Kürt meselesi bizim en hassas, mühim meselemizdir. Barış elbette barış. Savaş elbette hayır. Ve barışla bu işi halletme yollarını bulmamız lazım. Bu barışı sağlamak için bizim çok önemli tecrübelerimiz var. biz bin senedir beraber yaşıyoruz. Sosyal hayatlarımız örf adetlerimiz yemeklerimiz her şeyimiz. Birbirine baktığınız zaman kimin Kürt kimin Türk olduğunu fark etmek mümkün değil. ama dil farkı var. o dile karşı da ülkemiz hata yapmıştır. Biz her şeyi sopayla halletmeye çalışmış bir mirastan geliyoruz maalesef. İnsanları susturmak, ana dillerini konuşmamalarını sağlamak kabul edilemez bir şey.

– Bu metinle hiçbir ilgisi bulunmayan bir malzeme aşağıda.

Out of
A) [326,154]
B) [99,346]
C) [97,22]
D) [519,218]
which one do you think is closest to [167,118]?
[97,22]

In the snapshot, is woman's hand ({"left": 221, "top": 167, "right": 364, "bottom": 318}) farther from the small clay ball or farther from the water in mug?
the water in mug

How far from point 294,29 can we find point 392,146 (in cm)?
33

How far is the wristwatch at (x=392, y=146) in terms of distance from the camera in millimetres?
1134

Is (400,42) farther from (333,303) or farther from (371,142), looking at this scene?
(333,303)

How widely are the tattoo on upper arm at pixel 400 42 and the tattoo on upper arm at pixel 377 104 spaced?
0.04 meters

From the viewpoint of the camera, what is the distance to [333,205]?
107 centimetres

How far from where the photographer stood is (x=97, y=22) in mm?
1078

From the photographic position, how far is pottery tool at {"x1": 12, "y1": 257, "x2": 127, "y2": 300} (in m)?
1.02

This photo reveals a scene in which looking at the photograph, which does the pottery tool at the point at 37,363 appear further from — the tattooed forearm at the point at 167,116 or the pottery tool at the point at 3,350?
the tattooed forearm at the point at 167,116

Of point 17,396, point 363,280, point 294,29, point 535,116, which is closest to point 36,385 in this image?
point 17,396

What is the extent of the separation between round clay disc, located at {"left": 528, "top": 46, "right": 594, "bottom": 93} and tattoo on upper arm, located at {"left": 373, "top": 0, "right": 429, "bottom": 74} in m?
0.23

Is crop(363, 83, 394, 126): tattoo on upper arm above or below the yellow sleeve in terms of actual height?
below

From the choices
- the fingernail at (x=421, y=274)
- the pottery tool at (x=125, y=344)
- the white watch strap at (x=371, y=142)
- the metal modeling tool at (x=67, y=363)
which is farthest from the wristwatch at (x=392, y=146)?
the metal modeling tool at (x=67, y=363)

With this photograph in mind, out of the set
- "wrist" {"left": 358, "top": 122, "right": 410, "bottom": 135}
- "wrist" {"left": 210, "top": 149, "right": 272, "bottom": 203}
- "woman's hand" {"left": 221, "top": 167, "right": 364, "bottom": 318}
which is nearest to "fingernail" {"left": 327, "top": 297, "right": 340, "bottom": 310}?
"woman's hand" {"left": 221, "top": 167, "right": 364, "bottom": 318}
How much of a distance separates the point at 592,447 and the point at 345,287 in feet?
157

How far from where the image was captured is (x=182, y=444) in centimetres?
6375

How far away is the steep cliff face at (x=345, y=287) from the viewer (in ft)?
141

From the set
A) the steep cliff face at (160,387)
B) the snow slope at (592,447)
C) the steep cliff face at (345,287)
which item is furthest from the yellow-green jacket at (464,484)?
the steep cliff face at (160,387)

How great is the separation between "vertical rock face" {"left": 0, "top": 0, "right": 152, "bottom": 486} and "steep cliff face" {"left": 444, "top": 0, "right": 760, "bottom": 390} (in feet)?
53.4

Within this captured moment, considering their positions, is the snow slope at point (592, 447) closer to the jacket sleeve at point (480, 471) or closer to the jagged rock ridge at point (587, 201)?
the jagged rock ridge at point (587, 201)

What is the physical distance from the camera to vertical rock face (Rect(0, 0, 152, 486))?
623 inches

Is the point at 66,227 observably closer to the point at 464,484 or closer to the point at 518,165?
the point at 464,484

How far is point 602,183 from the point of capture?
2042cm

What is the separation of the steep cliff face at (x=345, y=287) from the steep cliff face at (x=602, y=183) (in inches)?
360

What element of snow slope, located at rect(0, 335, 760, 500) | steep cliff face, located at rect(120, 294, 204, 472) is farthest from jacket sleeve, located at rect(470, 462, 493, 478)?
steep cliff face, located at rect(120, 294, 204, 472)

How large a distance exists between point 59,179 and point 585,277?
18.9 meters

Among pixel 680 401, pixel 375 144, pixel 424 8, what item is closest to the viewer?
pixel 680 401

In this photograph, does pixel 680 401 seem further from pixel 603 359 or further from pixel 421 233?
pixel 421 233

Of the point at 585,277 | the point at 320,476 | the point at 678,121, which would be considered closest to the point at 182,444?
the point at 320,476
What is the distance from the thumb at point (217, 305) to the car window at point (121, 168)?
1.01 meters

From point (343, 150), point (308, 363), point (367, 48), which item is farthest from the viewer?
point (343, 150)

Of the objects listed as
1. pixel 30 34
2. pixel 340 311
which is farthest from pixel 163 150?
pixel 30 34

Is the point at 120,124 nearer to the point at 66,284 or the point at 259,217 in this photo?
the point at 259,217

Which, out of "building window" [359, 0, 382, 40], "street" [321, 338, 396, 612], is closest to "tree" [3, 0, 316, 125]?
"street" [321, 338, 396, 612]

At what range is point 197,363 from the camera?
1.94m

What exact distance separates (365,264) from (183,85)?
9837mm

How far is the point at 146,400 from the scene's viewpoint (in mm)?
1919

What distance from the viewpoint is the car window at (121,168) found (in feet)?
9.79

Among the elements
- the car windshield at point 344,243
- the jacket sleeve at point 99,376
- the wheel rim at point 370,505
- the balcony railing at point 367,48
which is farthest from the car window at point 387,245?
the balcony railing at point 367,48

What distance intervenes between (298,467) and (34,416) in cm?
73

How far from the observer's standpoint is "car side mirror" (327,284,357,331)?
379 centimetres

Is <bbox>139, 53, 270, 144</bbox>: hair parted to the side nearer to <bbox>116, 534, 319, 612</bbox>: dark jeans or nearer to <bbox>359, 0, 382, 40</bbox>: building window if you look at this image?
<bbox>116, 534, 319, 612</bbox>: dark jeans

Ben yabancı bir ülkede doğdum. Benim için ana dilim, ana sütü gibi, ana dili insanın temel hakkıdır. Ana dilini konuştuğu yer vatandır. Eğer siz konuşamıyorsanız siz vatanınızda yaşamıyorsunuz. Bu olacak şey değil, çok büyük haksızlık oldu. bunun giderilmesi şarttır. Bunu nasıl yapacağız? Bu bin senelik tarihin, genlerimize işlemiş kodlarıyla, bugün insan hak ve hürriyetlerinin anayasa konması, kanunların geliştirilmesi, hedef aldığımız AB normlarını getirmektir ve bu gibi problemi meselesi olan tek ülke biz değiliz.
Bunları yaparken sonunda siz bunu muhakkak Meclis’e götürmeniz lazım. Parlamentonun bunu kabul etmesi lazım. Ülkede bir milli mutabakatın olması lazım. Bunu sağlamadığınız takdirde bu barış aksak bir barış olur. Doğuracağı sıkıntılar menfaatlerden daha fazla olur. Ateşkesin devam etmesi lazım. İnsanların hürriyet içerisinde istedikleri yerde yaşamaları lazım. Bunu yaparken, ülkenin toprak bütünlüğünü, hakimiyet milletindir, anayasal sisteminin korunması lazım, bayrağın birliği ve resmi dilin birliği konusunda büyük bir anlayış görüyorum. Biz bu imkanlara sahibiz. Elbette cumhurbaşkanı bunları kolaylaştırıcı rol oynaması lazım.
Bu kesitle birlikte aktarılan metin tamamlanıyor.